マイクは、例えば駒の近く10~30cmくらい上方から、ステージ上に左右2mほど上、ホールで取るなら客席に1本設置したりします。楽器の特徴をみるにはやはり近くないと良くなさそうです。1mも離れると反射や残響が混ざって楽器個体の特性はにじんでしまいそうです。

 

 ステージと客席に測定用マイクを置く(遠鳴り実験)

 

遠鳴りという現象について
ヴァイオリンから出た音は必ず減衰します。

ヴァイオリンの音はホールにおいては、点音源とみなせるので距離の2乗に反比例してどんどん音圧が小さくなります。
よく、遠鳴りする楽器という表現を聞きますが、実際にステージで演奏している音よりホールの客席で聞いている音が大きくなることは物理法則上あり得ません。

ストラディヴァリの楽器は指向性が強いという主張も聞きますが、それでも必ず減衰します。よって、近くではあまり音量がないように思えたけど、客席では大きくなって聞こえた!というのはあくまでも感覚や錯覚です。

 

ホールの壁による反射が重なって増幅するということもありません。

課題一覧:
- A) 遠鳴りについての文章によると、ホールではヴァイオリンの音圧は距離に対してどのように小さくなりますか。
- B) 遠鳴りについての文章のうち、「ヴァイオリンの音はホールにお」から「ホールの壁による反射が重なって増幅するということもありません。」までの部分をそのまま書き写してください。

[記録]
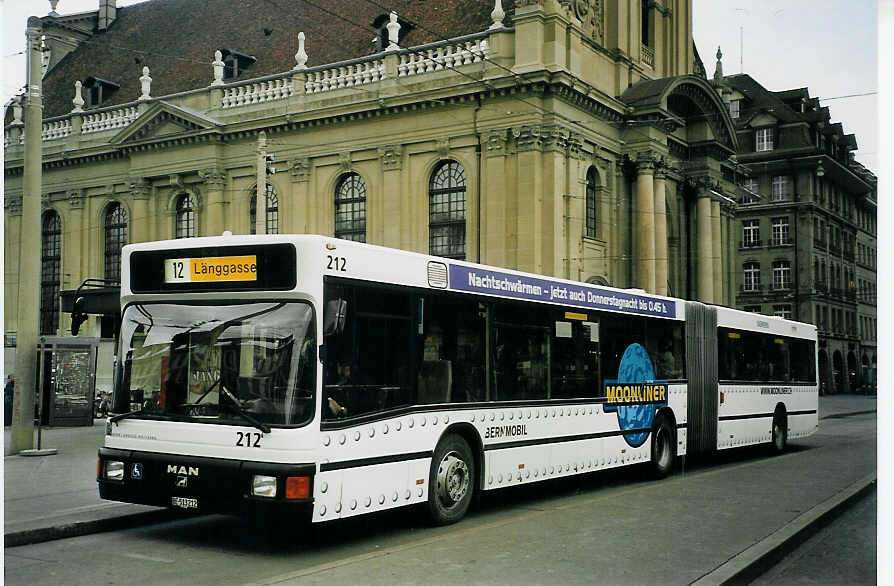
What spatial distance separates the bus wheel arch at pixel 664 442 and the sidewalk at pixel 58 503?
425cm

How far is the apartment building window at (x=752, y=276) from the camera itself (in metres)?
51.5

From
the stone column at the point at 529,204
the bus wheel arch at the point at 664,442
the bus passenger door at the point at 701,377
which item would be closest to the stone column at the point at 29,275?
the bus wheel arch at the point at 664,442

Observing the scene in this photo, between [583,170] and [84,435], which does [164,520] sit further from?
[583,170]

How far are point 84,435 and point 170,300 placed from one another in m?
13.8

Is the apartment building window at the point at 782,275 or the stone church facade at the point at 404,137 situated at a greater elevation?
the stone church facade at the point at 404,137

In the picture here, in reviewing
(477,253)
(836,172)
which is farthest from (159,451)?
(477,253)

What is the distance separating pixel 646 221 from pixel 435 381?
30648 millimetres

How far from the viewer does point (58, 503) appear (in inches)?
463

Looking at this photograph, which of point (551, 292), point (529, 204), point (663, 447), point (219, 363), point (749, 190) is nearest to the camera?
point (219, 363)

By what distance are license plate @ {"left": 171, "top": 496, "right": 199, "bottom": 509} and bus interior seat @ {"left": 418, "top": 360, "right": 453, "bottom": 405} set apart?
2.59 m

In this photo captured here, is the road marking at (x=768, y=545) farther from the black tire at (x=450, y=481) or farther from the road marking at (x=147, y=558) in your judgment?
the road marking at (x=147, y=558)

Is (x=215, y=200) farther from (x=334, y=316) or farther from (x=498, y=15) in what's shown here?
(x=334, y=316)

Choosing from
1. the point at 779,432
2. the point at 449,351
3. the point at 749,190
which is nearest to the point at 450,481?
Answer: the point at 449,351

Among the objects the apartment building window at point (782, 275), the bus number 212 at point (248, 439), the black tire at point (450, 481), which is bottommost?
the black tire at point (450, 481)
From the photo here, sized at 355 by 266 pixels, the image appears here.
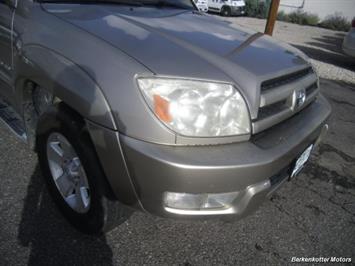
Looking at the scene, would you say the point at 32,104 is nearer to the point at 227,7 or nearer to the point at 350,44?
the point at 350,44

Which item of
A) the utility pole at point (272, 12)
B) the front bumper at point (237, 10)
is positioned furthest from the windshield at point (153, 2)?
the front bumper at point (237, 10)

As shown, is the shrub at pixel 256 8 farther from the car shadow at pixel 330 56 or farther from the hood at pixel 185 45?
the hood at pixel 185 45

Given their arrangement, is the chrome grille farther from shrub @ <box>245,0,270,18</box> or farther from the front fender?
shrub @ <box>245,0,270,18</box>

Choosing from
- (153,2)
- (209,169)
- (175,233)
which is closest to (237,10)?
(153,2)

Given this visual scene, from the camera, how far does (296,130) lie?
6.76 ft

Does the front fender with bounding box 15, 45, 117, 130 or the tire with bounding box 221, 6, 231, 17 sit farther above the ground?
the front fender with bounding box 15, 45, 117, 130

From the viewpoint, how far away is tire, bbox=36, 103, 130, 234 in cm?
184

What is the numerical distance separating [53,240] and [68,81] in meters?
0.98

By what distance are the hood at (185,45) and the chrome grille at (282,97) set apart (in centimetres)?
6

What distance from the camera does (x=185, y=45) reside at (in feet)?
6.39

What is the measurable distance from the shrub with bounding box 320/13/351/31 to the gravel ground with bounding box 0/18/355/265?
2047 centimetres

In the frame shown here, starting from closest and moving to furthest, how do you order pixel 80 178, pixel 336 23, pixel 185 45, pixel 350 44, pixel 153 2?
pixel 185 45 → pixel 80 178 → pixel 153 2 → pixel 350 44 → pixel 336 23

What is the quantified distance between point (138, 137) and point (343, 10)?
24525 millimetres

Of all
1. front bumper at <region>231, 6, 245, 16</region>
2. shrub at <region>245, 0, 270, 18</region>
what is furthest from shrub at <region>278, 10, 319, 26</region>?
front bumper at <region>231, 6, 245, 16</region>
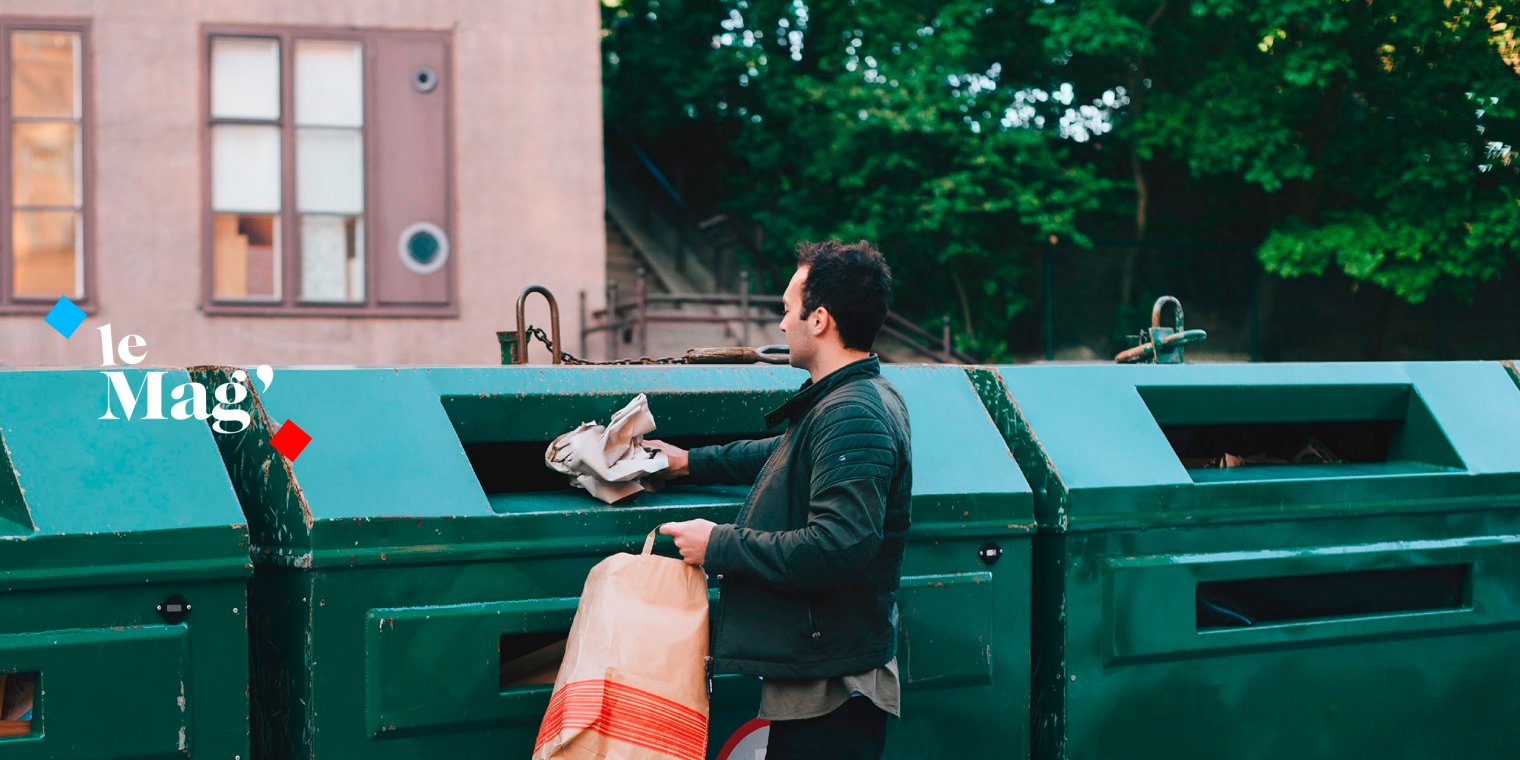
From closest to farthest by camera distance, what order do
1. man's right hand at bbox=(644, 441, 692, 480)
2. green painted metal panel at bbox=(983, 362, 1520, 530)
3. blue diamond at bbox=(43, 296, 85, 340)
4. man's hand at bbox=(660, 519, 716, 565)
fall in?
man's hand at bbox=(660, 519, 716, 565), man's right hand at bbox=(644, 441, 692, 480), blue diamond at bbox=(43, 296, 85, 340), green painted metal panel at bbox=(983, 362, 1520, 530)

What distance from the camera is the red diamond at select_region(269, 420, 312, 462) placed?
2.80m

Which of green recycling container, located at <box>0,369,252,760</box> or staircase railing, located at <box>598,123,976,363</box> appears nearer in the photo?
green recycling container, located at <box>0,369,252,760</box>

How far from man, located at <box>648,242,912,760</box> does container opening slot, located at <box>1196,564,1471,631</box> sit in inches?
48.5

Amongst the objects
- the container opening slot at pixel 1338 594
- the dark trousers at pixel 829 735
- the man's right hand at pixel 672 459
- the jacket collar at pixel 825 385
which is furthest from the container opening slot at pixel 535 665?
the container opening slot at pixel 1338 594

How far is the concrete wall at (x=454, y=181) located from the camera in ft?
34.8

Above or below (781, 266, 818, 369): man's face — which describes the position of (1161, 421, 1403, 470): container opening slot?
below

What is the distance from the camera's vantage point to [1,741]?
250 centimetres

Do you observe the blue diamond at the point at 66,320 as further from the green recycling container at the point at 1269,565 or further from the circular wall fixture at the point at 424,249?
the circular wall fixture at the point at 424,249

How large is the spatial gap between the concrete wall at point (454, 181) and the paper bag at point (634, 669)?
812 centimetres

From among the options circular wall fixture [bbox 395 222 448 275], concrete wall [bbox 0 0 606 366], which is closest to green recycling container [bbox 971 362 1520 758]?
concrete wall [bbox 0 0 606 366]

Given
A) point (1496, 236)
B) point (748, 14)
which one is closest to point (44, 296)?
point (748, 14)

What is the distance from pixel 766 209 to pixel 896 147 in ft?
7.03

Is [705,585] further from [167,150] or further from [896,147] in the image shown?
[896,147]

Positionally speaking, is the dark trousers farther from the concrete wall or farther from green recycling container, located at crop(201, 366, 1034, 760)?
the concrete wall
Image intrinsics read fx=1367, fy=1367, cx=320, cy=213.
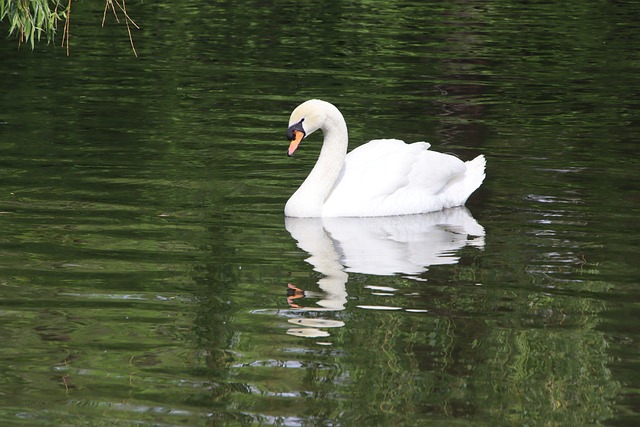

解答一覧:
- A) 距離の2乗に反比例して小さくなります。

- B)
ヴァイオリンの音はホールにおいては、点音源とみなせるので距離の2乗に反比例してどんどん音圧が小さくなります。
よく、遠鳴りする楽器という表現を聞きますが、実際にステージで演奏している音よりホールの客席で聞いている音が大きくなることは物理法則上あり得ません。

ストラディヴァリの楽器は指向性が強いという主張も聞きますが、それでも必ず減衰します。よって、近くではあまり音量がないように思えたけど、客席では大きくなって聞こえた!というのはあくまでも感覚や錯覚です。

 

ホールの壁による反射が重なって増幅するということもありません。